Il obtient la reconnaissance du public et de la critique avec son quatrième roman, "Le testament français", paru en 1995, pour lequel on lui décerne les prix Goncourt, Médicis et Goncourt des lycéens. L’obtention du Goncourt lui vaut, entre autres, d'obtenir la nationalité française en 1996, ce qui lui avait été préalablement refusé.
En 2001, il obtient le prix RTL-Lire pour "La Musique d'une vie" et, en 2005, le prix de la fondation Prince-Pierre-de-Monaco pour l'ensemble de son œuvre.
Toute l'œuvre d'Andreï Makine est écrite en français. Ses romans sont traduits dans plus d'une trentaine de langues. Ils recèlent une subtile intertextualité aux littératures, histoires et cultures russe et française, doublée d’une érudition pleine de compassion pour la nature humaine.
En 2011, il révèle qu'il a publié des romans sous les noms de Gabriel Osmonde et Albert Lemonnier.
Le 3 mars 2016, il est élu membre de l'Académie française au premier tour, au fauteuil occupé précédemment par Assia Djebar.
Andreï Makine vit actuellement à Paris.

Date première édition: janvier 2021

Editeur: Grasset

Genre: Roman

Mots clés :

Notre avis : 8 / 10 (2 notes)

Enregistré le: 16 avril 2021



pomah
Appréciation de lecture
L'ami arménien
Appréciation : 8 / 10
Commentaire #2 du : 11 mai 2021
Vardan, si jeune et si adulte, sachant que son avenir est compté, par sa philosophie de la vie, par toute la poésie de ses gestes et de ses mots, laissera cette empreinte au narrateur qui comprendra bien des années plus tard ce que son ami
voulait dire...

superbe approche du peuple arménien - dévasté mais si courageux.

cette courte vie qui l'auréolait d'amour, de connaissance auxquels il ne pourrait jamais accéder, VARDAN savait déjà que il ne pourrait pas les vivre - c'est comme un passeur vers le narrateur -

magnifique écriture, très riche de vocabulaire, superbes syntaxes, fluidité de l 'histoire bien que si tragique.

" il me faudrait avoir vécu toute une vie avant de comprendre, qu'au lieu de m'éloigner, je m'approchais de lui. Car VARDAN savait que sa maladie lui laissait peu de temps.....et c'est en vieillissant que j'ai pris conscience que je me retrouvais désormais à égalité avec cet enfant et que je vivais comme lui, et comme nous tous, l'épuisement de plus en plus accéléré du risible nombre de jours qui nous séparent de la mort".
Marinette
Appréciation de lecture
L'ami arménien
Appréciation : 8,5 / 10
Commentaire #1 du : 16 avril 2021
C'est un court roman, intimiste.
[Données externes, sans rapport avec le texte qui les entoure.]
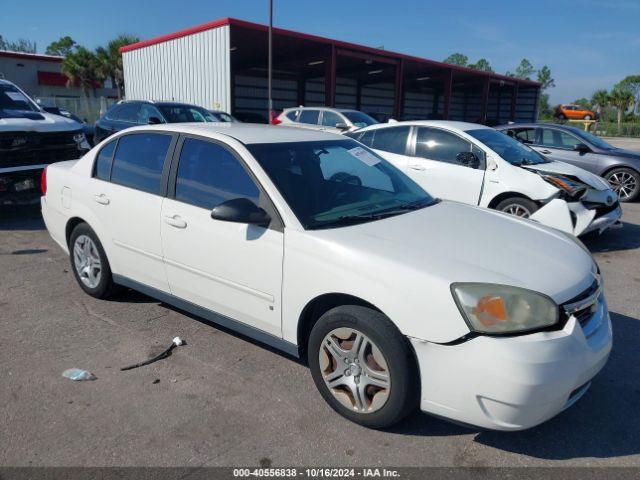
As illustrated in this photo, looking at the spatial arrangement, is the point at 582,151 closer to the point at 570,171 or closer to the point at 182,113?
the point at 570,171

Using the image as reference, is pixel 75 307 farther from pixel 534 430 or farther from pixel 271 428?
pixel 534 430

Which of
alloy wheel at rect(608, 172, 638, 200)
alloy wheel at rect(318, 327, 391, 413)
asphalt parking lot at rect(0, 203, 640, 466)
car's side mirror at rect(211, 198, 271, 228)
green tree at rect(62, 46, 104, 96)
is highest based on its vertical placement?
green tree at rect(62, 46, 104, 96)

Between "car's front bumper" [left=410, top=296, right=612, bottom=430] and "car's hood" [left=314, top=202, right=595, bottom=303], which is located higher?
"car's hood" [left=314, top=202, right=595, bottom=303]

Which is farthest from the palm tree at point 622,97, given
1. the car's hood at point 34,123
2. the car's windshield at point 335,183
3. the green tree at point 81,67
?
the car's windshield at point 335,183

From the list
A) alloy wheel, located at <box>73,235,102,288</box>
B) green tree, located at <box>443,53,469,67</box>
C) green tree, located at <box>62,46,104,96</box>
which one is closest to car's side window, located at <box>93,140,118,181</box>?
alloy wheel, located at <box>73,235,102,288</box>

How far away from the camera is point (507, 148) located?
23.1 feet

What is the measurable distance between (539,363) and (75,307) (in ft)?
12.2

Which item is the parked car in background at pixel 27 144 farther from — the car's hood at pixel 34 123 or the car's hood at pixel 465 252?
the car's hood at pixel 465 252

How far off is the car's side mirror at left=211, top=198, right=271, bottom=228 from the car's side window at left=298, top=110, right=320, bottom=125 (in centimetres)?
1188

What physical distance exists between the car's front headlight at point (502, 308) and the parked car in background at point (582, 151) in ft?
27.6

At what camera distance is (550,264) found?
2795mm

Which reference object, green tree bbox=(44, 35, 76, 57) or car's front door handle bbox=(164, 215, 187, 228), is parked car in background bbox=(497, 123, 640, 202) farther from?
green tree bbox=(44, 35, 76, 57)

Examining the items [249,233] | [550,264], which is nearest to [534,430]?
[550,264]

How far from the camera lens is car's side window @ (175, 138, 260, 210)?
3.32 meters
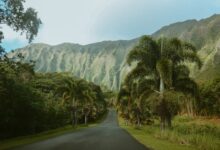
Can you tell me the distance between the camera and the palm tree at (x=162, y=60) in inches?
1315

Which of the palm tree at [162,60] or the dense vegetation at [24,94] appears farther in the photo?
the palm tree at [162,60]

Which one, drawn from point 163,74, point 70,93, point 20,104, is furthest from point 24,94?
point 70,93

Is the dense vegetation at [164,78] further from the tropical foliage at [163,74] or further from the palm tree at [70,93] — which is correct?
the palm tree at [70,93]

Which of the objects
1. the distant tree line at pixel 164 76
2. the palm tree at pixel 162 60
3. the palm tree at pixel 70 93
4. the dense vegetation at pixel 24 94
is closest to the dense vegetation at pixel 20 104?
the dense vegetation at pixel 24 94

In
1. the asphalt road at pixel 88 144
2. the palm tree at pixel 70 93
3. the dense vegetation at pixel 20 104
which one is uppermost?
the palm tree at pixel 70 93

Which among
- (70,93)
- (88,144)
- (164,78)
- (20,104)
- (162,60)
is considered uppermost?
(70,93)

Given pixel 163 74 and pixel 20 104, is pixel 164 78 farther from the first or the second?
pixel 20 104

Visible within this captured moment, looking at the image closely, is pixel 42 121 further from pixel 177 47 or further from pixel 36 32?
pixel 36 32

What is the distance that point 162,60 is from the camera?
33.7m

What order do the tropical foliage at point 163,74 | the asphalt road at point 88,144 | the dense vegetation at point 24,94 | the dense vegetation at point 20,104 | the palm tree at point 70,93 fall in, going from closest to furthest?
the dense vegetation at point 24,94 < the asphalt road at point 88,144 < the dense vegetation at point 20,104 < the tropical foliage at point 163,74 < the palm tree at point 70,93

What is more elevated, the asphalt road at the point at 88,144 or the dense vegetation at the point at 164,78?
the dense vegetation at the point at 164,78

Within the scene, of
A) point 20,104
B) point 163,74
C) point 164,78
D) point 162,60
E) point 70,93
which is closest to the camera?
point 163,74

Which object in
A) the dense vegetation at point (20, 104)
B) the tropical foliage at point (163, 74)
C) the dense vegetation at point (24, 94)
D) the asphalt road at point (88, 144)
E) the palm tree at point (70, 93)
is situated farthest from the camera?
the palm tree at point (70, 93)

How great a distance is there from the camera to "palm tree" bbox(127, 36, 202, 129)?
33.4 meters
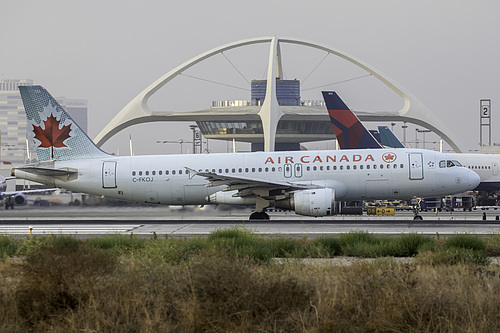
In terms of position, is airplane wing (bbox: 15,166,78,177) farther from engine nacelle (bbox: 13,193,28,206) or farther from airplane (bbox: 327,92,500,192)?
airplane (bbox: 327,92,500,192)

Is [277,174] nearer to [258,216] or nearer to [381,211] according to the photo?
[258,216]

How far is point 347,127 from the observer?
2159 inches

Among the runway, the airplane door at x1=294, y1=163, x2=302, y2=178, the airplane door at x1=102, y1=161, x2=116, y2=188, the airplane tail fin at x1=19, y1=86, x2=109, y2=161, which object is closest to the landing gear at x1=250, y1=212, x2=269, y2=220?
the runway

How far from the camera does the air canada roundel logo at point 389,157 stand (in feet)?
114

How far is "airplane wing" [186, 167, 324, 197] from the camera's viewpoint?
33.1 m

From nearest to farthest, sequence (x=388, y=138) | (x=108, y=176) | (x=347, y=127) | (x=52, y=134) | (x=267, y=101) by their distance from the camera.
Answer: (x=108, y=176)
(x=52, y=134)
(x=347, y=127)
(x=388, y=138)
(x=267, y=101)

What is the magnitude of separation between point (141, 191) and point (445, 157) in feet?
51.8

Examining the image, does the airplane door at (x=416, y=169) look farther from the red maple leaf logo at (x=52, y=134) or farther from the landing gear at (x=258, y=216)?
the red maple leaf logo at (x=52, y=134)

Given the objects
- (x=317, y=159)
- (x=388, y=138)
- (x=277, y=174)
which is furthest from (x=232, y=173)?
(x=388, y=138)

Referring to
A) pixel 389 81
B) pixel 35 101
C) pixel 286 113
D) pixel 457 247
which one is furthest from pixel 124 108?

Quelque part en Sibérie de la Russie soviétique, dans les années 70.

C'est le récit de l'épisode éphémère d'une amitié entre deux adolescents, un orphelin russe et un Arménien, Vardan, déraciné et de santé fragile. Hommage à l'amitié qui va guider l'apprentissage dans la vie, une réflexion philosophique, une vision du monde pour le jeune orphelin.
Mais hommage également aux Arméniens, ces "copeaux humains, des vies sacrifiées sous la hache des faiseurs de l'Histoire... Beaucoup n'ont pour biographie que la seule géographie de leurs errances". L'orphelin est fasciné par l'atmosphère chaleureuse qui règne au sein de cette petite communauté arménienne, venue soutenir, à 5000 km du mont Ararat, des parents en attente de jugement pour complot anti-soviétique, où se côtoient dignité, dénuement et solidarité.

J'ai retrouvé dans ce roman la douceur de l'atmosphère, pleine de symboles de " Et du ciel tombèrent trois pommes" de Narinai Abgarian. Par petites touches suggérées, chaque court chapitre est un tableau, empreint d'une langue poétique et sensible et constitue un livre plein d'humanité.

Pour preuve, cette dernière citation " Honteux de ce qu'il voit dans la journée, le soleil se couche en rougissant".